The new Polish film “Ida” revolves around a secret.
But the secret is discovered early on, setting the story in motion. And if you’ve ever seen a Holocaust film before, it’s not an especially shocking secret SPOILER ALERT!: A young nun learns that her parents were Jewish, and that they were killed during the war. The rest of the film charts the young nun’s journey of self-discovery and investigation, accompanied by the bitter, alcoholic aunt she never knew she had. What makes “Ida” interesting isn’t its plot, which reminded me a bit of Louis Malle’s “Au Revoir Les Enfants,” about a Jewish boy sheltered by a Catholic boarding school in Vichy France, but its attention to detail, austere style and striking black-and-white photography.
Directed by Pawel Pawlikowski, “Ida” is an extremely well-made film — beautiful, well-acted and, at just 80 minutes, brisk and involving. It’s clearly the work of an auteur, which might be why some have compared Pawlikowski to Ingmar Bergman and Robert Bresson. And I understand the comparison. But I don’t think it’s deserved.
“Ida” is a good film, but it doesn’t come anywhere close to plumbing the same emotional, spiritual or philosophical depths as a great film by Bergman or Bresson. It asks interesting questions about faith, guilt and redemption, but sets them aside to focus on the young nun’s secular awakening and exploration of the outside world. In other words, a film that started out wrestling with issues of religion and morality transforms into a coming-of-age tale. I like coming-of-age tales, but the first two-thirds of “Ida” are far more intriguing than the more conventional final third.
What makes “Ida” compelling is the relationship between Ida (Agata Trzebuchowska) — known as Anna at the convent — and her aunt Wanda (Agata Kulesza). The two appear to be opposites. Ida is innocent and devout, while Anna is a nonbeliever and sinner — weary, angry and sometimes vicious, known as Red Wanda for her work interrogating enemies of Poland’s communist government.
But something interesting happens during their trip to the country to the home where Ida’s parents once lived: Ida becomes a little more like her aunt. She watches Wanda question those who might know where Ida’s parents are buried and how they died, and begins to learn how she, too, might extract information from people who are reluctant to give it. She is aided in this process by the fact that people are generally more willing to trust and open up to a nun than a tough, accusatory woman. Does she take advantage of her habit and Catholicism to learn what she wants to know? Yes. Is she right to do so? Yes.

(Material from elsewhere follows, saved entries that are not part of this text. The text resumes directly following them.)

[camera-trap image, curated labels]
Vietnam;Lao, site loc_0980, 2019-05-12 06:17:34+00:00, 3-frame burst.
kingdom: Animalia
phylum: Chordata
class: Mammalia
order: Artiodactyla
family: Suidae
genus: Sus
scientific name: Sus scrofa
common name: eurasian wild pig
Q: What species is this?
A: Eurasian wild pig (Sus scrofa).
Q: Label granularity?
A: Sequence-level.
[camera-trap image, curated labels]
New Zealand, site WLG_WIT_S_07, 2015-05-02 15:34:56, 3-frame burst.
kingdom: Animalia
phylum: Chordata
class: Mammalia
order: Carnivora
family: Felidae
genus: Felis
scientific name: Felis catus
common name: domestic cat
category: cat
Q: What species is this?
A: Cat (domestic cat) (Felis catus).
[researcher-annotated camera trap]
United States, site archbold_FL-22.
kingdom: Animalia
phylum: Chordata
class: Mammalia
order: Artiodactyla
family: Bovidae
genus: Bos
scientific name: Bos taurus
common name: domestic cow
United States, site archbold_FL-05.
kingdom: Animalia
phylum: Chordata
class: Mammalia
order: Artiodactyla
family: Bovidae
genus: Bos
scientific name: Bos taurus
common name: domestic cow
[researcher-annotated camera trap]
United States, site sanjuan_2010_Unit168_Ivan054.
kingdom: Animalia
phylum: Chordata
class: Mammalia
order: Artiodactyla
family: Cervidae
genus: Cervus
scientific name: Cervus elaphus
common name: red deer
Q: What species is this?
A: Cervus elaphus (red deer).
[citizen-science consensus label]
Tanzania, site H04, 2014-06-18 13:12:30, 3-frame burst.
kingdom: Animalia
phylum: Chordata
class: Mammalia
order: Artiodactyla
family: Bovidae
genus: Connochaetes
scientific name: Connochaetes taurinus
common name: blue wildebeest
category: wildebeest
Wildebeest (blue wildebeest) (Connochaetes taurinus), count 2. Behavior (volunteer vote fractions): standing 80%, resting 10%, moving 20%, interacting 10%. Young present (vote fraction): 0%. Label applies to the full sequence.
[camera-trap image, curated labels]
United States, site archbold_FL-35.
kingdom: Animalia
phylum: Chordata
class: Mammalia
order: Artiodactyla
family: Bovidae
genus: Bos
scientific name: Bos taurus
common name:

In tone, “Ida” is somber and muted, which blunts the impact of the revelations and harrowing plot twists that occur later in the film. When Wanda SPOILER ALERT! commits suicide, it feels inevitable, almost fated. When a farmer describes how he killed Ida’s parents but spared her, his explanation is what we expected, rather than a shocking surprise. Even Ida’s liaison with a young jazz musician feels predictable.
The film often seems to be marching relentlessly toward a foregone conclusion, with Wanda finding the return to the past too much to bear and Ida finding it liberating and edifying. Much as I appreciated “Ida’s” rigorousness and formal beauty, I couldn’t help but wonder if it would have been a better film if it had been more willing to throw the audience some curveballs — to take the story in a more unexpected direction. As soon as we meet the jazz musician, we know what his purpose is — to tempt Ida. He’s more of a mechanism for exploring carnal pleasures than a real human being.
“Ida” is impressive filmmaking. But it doesn’t always resonate emotionally or intellectually. It’s a good film, and I recommend it. But it could have been even better.